* _Supplied text_:
━━━━━━
LaborPress

August 26, 2016
By Joe Maniscalco

New software could help NYPD cops be better police officers.
New software could help NYPD cops be better police officers.

New York, NY – Could new cloud-based software at least marginally inspired by a Marvel Comics superhero cut down on police paperwork and make better cops? Scott Crouch, the 20-something, Harvard-educated engineer behind the Mark43 Records Management System says it can. 

“Putting officers back out on the streets and getting them back on patrol, instead of writing a report, is what every single police officer you talk to wants,” the 25-year-old Crouch recently told LaboPress. 

Crouch and a few tech-minded college buddies began devising the Mark43 Records Management System with input from Springfield, Massachusetts State Troopers, back in 2012 when he was still a junior at Harvard. 

“What we saw was officers feeling neglected by technology,” Crouch says. “These guys were using stuff that was like 15 to 20 years old. It became a personal mission for us to build them something better than what they had.”
━━━━━━
* _Data supplied_:
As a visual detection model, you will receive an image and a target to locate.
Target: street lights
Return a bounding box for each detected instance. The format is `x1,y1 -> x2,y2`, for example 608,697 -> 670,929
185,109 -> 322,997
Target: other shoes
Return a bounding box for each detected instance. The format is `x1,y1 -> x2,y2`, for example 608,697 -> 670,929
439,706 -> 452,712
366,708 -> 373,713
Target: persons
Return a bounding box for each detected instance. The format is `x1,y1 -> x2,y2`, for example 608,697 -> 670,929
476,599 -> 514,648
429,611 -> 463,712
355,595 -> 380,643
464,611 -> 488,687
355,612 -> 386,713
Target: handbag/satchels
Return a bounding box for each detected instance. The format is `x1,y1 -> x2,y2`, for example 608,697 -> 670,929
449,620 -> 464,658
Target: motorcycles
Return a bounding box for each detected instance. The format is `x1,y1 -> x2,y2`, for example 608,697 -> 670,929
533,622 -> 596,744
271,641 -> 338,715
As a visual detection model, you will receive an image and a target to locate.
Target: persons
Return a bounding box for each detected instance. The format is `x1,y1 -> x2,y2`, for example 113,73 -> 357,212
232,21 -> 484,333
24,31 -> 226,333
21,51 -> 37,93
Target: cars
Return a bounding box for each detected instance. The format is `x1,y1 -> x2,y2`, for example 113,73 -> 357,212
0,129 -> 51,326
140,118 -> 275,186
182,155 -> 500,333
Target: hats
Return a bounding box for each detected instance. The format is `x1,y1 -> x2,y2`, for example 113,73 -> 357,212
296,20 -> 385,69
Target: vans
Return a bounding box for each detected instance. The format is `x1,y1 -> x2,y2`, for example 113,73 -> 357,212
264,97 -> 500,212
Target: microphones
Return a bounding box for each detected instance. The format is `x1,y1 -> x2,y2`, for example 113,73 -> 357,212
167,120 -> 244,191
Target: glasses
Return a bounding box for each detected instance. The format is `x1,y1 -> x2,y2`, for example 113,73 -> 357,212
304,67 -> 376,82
━━━━━━
* _Exercise details_:
Carry on the article about the Mark43 police records software, starting right after its last sentence. The records come from a separate source and have nothing to do with the text.

* _Result for this task_:
The Mark43 Records Management System, already being utilized by the Metropolitan Police Department in Washington, D.C., not only significantly cuts down on the time needed to complete police reports, according to Crouch, it also has the power to rapidly deliver better resources into the hands of cops when it's most crucial. 

“If you’re a cop and you pull someone over, it’s so hard right now to access their complete criminal history,” Crouch says.”It’s so hard for them to make informed decisions about who they’re dealing with, knowing whether they could be armed and dangerous or whether they could have a history of assaulting a law enforcement officer before. What we’re doing with our system is really surfacing a lot of that data, all data that’s been collected by police before – and putting it immediately in front of police officers so they can make better decisions about how they’re going to deal with someone.”

The same cloud-based system also allows for better collaboration between  detectives working important investigations. 

“One of the best things about putting it on the cloud is that it can finally enable data sharing between departments,” Crouch says. “You look at the way it’s set up right now, and so many of these departments have on-premise servers in their basements with their systems. So, if you’re two neighboring departments and you have on premise systems on your own servers, there’s no data transport.”

In D.C., the Mark43 is also helping to streamline report writing — without putting anyone out of a job.

“No one lost their job in Washington, D.C. because it was implemented and no one was removed,” Crouch says. “It actually just saved [officers] time to focus on other things.”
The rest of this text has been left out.